Generality of Weber's Law: These kinds of experiments have been performed in many different sensory modalities to measure our abilities to discriminate: intensities of 2 lights, intensities of two sounds, pressure on the skin, weight of two objects, intensity of electric shocks, and a whole host of other things. The result is always the same: The difference threhsold is proportional to the baseline/starting intensity. The generality of this observation proved so surprising that it has been called a psychological Law, and it is named after its discoverer, Weber. But it's not really a law per se (not like Newton's laws of motion, for example). Rather, it is an empirical observation, a phenomenon. Newton's laws in physics constitute a theory that explains a whole bunch of phenomena. Weber's law is just a description of the phenomenon itself. It wasn't until later that Fechner developed a hypothesis to explain Weber's observations.
Picture of Weber
Picture of Fechner
Fechner's interpretation: Fechner had two key ideas. First, he came up with the idea of internal response that we've been relying on throughout this and the previous lecture. Second, Fechner hypothesized that when two signals are just noticeably different, it is as though they are separated by one unit of internal response.

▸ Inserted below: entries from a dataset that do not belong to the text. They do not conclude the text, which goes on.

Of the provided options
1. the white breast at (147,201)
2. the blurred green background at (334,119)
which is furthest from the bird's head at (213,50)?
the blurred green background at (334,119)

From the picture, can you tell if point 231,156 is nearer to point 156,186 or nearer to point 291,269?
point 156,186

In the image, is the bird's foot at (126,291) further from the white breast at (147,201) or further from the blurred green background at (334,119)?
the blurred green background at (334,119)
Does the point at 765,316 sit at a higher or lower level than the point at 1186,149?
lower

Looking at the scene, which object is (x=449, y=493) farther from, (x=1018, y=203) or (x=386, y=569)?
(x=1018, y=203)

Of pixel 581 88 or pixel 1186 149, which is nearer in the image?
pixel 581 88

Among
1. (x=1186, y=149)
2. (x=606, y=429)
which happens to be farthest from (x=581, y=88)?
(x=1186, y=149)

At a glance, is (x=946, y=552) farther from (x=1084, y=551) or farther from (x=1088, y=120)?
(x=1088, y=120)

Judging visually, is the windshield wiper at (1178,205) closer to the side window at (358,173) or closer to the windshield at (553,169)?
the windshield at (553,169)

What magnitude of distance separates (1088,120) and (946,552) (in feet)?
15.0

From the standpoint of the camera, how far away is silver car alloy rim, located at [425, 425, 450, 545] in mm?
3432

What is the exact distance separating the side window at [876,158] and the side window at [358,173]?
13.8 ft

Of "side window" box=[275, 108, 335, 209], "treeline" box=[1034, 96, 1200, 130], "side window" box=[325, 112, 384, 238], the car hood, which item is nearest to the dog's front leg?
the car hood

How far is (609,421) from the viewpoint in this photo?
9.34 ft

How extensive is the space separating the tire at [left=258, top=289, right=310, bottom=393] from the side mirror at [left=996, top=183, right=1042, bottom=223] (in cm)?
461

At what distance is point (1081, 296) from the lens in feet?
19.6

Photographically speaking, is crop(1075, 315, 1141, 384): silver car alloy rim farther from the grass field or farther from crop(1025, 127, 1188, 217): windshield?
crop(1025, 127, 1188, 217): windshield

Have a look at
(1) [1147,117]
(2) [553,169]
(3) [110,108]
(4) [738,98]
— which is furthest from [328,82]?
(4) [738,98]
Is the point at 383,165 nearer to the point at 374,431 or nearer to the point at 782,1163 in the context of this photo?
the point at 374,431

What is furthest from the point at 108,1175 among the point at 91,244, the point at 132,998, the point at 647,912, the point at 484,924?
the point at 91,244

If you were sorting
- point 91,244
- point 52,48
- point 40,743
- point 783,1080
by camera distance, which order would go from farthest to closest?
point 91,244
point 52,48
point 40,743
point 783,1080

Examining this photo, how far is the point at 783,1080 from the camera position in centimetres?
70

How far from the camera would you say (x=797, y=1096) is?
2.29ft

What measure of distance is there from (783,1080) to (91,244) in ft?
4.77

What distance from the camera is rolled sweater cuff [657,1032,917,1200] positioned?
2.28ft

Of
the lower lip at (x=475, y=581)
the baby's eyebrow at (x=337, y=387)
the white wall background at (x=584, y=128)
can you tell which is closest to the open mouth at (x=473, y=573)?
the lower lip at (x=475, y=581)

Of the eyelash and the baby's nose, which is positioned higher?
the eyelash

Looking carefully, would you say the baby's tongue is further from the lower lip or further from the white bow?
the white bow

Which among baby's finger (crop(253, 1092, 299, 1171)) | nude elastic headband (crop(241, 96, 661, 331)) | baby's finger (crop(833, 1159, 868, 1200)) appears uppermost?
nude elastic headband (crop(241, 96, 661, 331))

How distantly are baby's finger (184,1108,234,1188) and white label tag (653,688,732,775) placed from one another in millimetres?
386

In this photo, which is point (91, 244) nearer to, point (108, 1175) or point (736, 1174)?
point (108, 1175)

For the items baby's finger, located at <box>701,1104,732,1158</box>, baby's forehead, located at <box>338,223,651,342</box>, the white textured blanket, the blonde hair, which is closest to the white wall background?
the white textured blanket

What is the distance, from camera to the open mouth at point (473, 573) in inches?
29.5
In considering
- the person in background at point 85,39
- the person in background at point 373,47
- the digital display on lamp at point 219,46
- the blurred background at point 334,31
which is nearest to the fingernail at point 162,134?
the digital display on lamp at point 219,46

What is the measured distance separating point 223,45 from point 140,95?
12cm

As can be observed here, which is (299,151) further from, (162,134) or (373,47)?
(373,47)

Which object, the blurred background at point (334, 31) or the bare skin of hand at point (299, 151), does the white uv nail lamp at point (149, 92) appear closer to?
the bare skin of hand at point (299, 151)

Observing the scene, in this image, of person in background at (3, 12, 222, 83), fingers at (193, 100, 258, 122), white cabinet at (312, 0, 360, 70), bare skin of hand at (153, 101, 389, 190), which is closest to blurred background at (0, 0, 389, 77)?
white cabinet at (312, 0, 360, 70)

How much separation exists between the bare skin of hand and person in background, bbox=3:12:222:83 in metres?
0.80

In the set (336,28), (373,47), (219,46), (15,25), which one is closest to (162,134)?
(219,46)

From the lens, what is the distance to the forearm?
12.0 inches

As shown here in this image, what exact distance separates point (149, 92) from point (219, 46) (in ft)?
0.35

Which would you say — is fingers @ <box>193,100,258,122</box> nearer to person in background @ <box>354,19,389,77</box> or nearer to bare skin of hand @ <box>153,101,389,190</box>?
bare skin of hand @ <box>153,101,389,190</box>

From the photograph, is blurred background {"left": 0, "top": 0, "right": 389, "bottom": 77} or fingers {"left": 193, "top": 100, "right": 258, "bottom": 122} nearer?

Illustration of Fechner's interpretation
On the horizontal axis we still have signal level, but now on the vertical axis we have units of psychological sensation (same as what we have been calling internal response). The threshold from a zero background to the first discriminable intensity level defines one unit of internal response. Then, starting at this new level, we can ask how much additional intensity do we need to reach a second unit of psychological sensation, and so forth. We you are done, you get a curve that relates a psychological quantity (internal response) to a physical quantitiy (stimulus intensity). As it turns out, the curve in this graph is logarithmic. So according to this graph, the internal response is predicted to be the logarithm of the stimulus intensity. Note that neither Weber nor Fechner measured the internal response directly. Fechner inferred something about the internal response (that it increases with the logarithm of stimulus intensity) from the behavioral threshold measurements. Can use this to make predictions about neurophysiology. Somewhere in the visual system, according to this analysis, there ought to neurons that respond in proportion to the logarithm of stimulus intensity.
Weber-Fechner summary
Nowadays, nobody really believes Fechner's interpretation of Weber's law. The data are the same but the interpretation is different. It turns out that Weber's Law is also explained by assuming that the internal response is proportional to contrast, defined as the ratio of the intensity at a point divided by the local average intensity. In the modern vision literature, Fechner's view has been substantially replaced by a hypothesis based on stimulus contrast. We'll talk more about contrast later in the quarter.